The moderate t-test was applied to identify DEGs, Fisher’s Exact test was used to analyzed GO and KEGG enrichments (22). All statistical analysis was executed in R version 3.6.1 software.


TMGs & DEGs acquisition

Based on the text mining and microarray data analysis strategy that is described in the methods section, 1,788 TMGs were related to atherosclerosis, 275 DEGs were identified in AA compared with EA group, and 93 genes were overlapping between TMGs and DEGs (Figure 1). Among these overlapping genes, 89 genes were up-regulated genes and 4 genes were down-regulated genes (Table 1).

Table 1
Table 1 The 93 common genes between TMGs and DEGs
Full table

GO and pathway enrichment analysis

In order to demonstrate GO and signal pathway enrichments of common genes, we executed functional annotation in DAVID website. As shown in Figure 2, it showed that the top six significant enrichment terms for BP, CC, MF, and KEGG signal pathways of common genes. In BP category, it was mainly enriched in the defense response, inflammatory response, and response to external stimulus. In CC category, it was significantly enriched in the extracellular space, extracellular region part, and extracellular part. In MF category, it was mainly enriched in the chemokine activity, cytokine binding, and receptor activity. As for signal pathway enrichment, it was mainly involved in the phagosome, chemokine signaling pathway, and staphylococcus aureus infection terms, respectively (Figure 2).

Figure 2 The top six significant GO terms and KEGG pathways of common genes. The bar charts represent the counts of genes classified in the BP, CC, MF and KEGG respectively; the yellow line chart represents the significance of enrichment terms. GO, gene ontology; BP, biological process; CC, cellular component; MF, molecular function; KEGG, Kyoto Encyclopedia of Genes and Genomes.

Protein interaction and module analysis

All of the common genes were pasted into the STRING website and then analyzed with Cytoscape software. A total of 88 genes/nodes with 705 edges were involved in the construction of the PPI networks, and 5 genes didn’t fall into the PPI networks (Figure 3A). To get the most significant gene modules, a significant gene module was selected by using the MCODE application. Module 1 consists 23 genes/nodes with 232 edges/interactions, which all exhibit up-regulated (Figure 3B).

Figure 3 The PPI networks construction and significant gene module analysis. (A) The entire PPI networks of common genes; (B) the significant gene module, including 23 genes.

Drug-gene interaction and functional analysis of potential genes

The 23 genes clustered in the significant gene module were selected for drug-gene interaction analysis. We found that there were eight genes target to 20 potential existing drugs, which have been divided into 4 drug-gene interaction types and all have their initial drug indications (Figure 4A, Table 2). Besides, the functional enrichment terms of those eight gene were mainly involved in 11 GO terms (Figure 4B, Table 3), the most significant GO terms were the inflammatory response (BP, adj.pval =3.17E-04), cell surface (CC, adj.pval =1.36E-04), molecular transducer activity (MF, adj.pval =1.13E-02), respectively (Figure 4B, Table 3).

Figure 4 The drugs targeted to genes and its functional enrichment analysis. (A) Chord plot for the connection between 20 drugs and 8 genes; (B) chord plot for functional enrichments of 8 genes.
Table 2
Table 2 The specified information of drugs and its target genes
Full table
Table 3
Table 3 The functional enrichments of the final 8 genes
Full table

Availability of data and materials

The data associated with this article has been deposited in the NCBI-GEO website (https://www.ncbi.nlm.nih.gov/geo/query/acc.cgi).

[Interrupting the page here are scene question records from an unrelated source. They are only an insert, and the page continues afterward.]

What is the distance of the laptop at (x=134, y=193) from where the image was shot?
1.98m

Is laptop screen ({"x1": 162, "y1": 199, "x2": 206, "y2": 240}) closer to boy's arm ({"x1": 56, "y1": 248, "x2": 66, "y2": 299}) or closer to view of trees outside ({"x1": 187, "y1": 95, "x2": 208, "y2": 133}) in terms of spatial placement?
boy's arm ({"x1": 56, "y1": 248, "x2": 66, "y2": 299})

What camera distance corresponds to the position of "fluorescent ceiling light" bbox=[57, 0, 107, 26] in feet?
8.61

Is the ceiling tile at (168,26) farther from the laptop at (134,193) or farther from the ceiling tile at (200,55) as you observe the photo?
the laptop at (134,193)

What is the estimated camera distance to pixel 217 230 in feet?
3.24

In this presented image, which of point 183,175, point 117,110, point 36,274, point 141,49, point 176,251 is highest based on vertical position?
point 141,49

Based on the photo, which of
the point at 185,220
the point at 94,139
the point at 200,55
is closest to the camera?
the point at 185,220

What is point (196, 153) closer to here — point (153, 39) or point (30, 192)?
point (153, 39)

Atherosclerotic cardiovascular disease is considered to be a common and chronic inflammatory malady of the arterial intima. In this study, our purposes were to discover new drug indications. As we expected, we finally have found eight genes, namely VCAM1, CSF1R, C5AR1, CXCR4, CD86, CCR1, ITGB2, and TLR8, target to 20 existing potential drugs which might be used for the treatment of atherosclerosis-related diseases.

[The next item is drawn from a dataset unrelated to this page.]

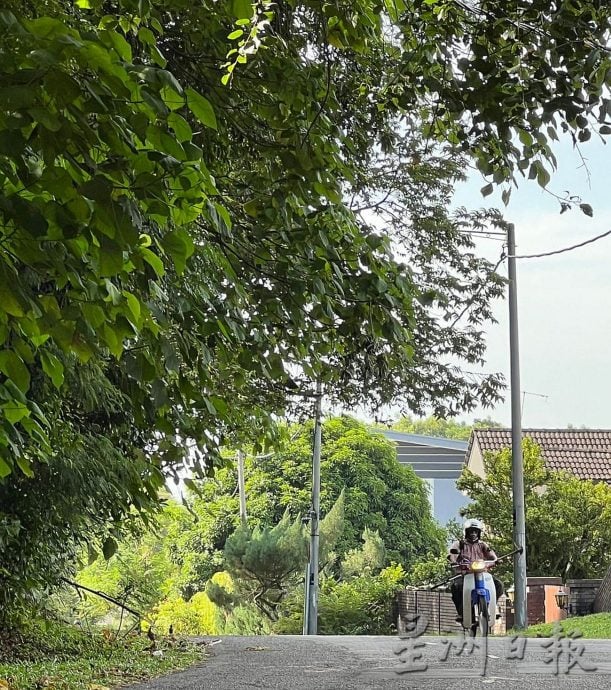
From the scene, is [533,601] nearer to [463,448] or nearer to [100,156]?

In our study, we have identified 20 drugs, which have target to eight genes (VCAM1, CSF1R, C5AR1, CXCR4, CD86, CCR1, ITGB2, and TLR8). These genes all have correlation with atherosclerosis. Almeda et al. team have discovered that the vascular cell adhesion molecule-1 (VCAM1) exposed to cytokines have shown potential for drug delivery (23). The inhibition of the progression of atherosclerosis has related to the interaction between miR-155 and B-cell leukemia/lymphoma, when miR-155 suppressed macrophage proliferation by targeting colony-stimulating factor-1 receptor (CSF1R) (24). High levels of C5a receptor 1 (C5AR1) in human lung tumors were significantly associated with overall survival and bone metastasis (25). Type 4 chemokine receptor (CXCR4) participated in immune cell migration during the progression of atherosclerosis (26) and its expression level has been treated as a promising target for molecular imaging in atherosclerosis (27). CD86 is expressed on the antigen-presenting cells (APCs) and provides costimulatory signals to T cells. Meletta et al. adopt CD86/CD80 as an imaging probe for atherosclerosis diagnosis (28). Han et al. have demonstrated that CC chemokine ligand 7 (CCL7) and its receptors CCR1, CCR2, and CCR3 were high expressions significantly in lung cancer bone metastasis (29). Moreover, CCR1 is also a target of the EGF-AKT-mTOR-STAT3 signaling pathway in breast cancer (30). The differentially methylated regions in integrin subunit beta 2 (ITGB2) may mediate genetic risk in inflammatory disease (31).

Toll-like receptor 8 (TLR8), a member of TLRs, has correlation with inflammatory disease (32).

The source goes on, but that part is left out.